In the fourth episode of Apple TV+’s historical series ‘The Completely Made-Up Adventures of Dick Turpin,’ John Turpin expresses his wish to become a grandfather, especially after Dick Turpin fails to display any indication of starting a family. Instead of fulfilling the wish of his father, Dick lays an egg after getting turned into a chicken by the Reddlehag, a witch freed by the highwayman. As the episode progresses, Dick and Nell’s fellow gang members and the Reddlehag herself say that they doubt whether the two of them are together. In reality, Turpin did form a family but not with the real-life counterpart of Nell!

Dick Turpin’s Wife

The details concerning Dick Turpin’s family are scarce. However, historians agree that the highwayman did marry once, even though parish records concerning the marriage were not discovered. “Turpin also married, although there is no surviving parish register entry, and it is impossible to discover the date of the union,” wrote James Sharpe in the biography ‘Dick Turpin: The Myth of the English Highwayman.’ The identity of his wife is also more or less a mystery. “The identity of his wife is uncertain, although she was probably an Elizabeth, or Betty, Millington, and she may have been a maidservant when she married,” added Sharpe.

Image Credit: London Walking Tours

According to Sharpe, Elizabeth was even arrested with her maid Hannah Elcombe and a man called Robert Nott, only for them to get imprisoned in Hertford gaol/jail. “The Hertford assize records show that the three were committed to Hertford gaol ‘on a violent suspicion of being dangerous rogues and robbing upon the highway’ but when they came to trial on 28 February, the two women were acquitted,” reads the biography. The trio was previously with Turpin at Puckeridge in Hertfordshire but the highwayman was able to escape from the authorities and leave towards Cambridge.

Elizabeth reportedly had been a part of Turpin’s life even before he joined the Essex gang and became a highwayman. After their marriage, they moved north to Buckhurst Hill in Essex, where he ran a butcher’s shop.

Dick Turpin’s Children

There are several accounts regarding Dick Turpin’s kids. Still, numerous historians or experts have claimed that Turpin and Elizabeth at least had one child. According to Jonathan Oates, who published ‘Dick Turpin: Fact and Fiction,’ the highwayman and his wife welcomed a son they named John in 1737, and the boy was baptized at St Leonard’s church in Waltham Abbey. Oates also added that Turpin probably didn’t attend the baptism since there was a £200 reward on his head. Sharpe’s ‘Dick Turpin: The Myth of the English Highwayman’ also states that the highwayman reportedly had a child.

Turpin imagined in William Harrison Ainsworth’s novel ‘Rookwood’

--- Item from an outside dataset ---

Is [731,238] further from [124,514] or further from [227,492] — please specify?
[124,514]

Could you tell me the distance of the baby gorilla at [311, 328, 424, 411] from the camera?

“He [Turpin] distributed hatbands and gloves to several other people, and left a gold ring and two pairs of shoes and clogs to a married woman with whom he had consorted, despite reports that he had a wife and child living in the south, while he lived under an assumed identity at the Humberside township of Brough,” reads Sharpe’s book. According to Ancestry, however, Turpin and Elizabeth had a daughter named Elizabeth Turpin, born in 1730 in Stannington, Northumberland. The profile of the supposed daughter also reveals that she married Thomas Dixon and the couple had ten kids.

MyHeritage, another genealogy platform like Ancestry, offers different information. According to Turpin’s profile on the platform, Turpin and Millington had two children, and one of them was named Edward.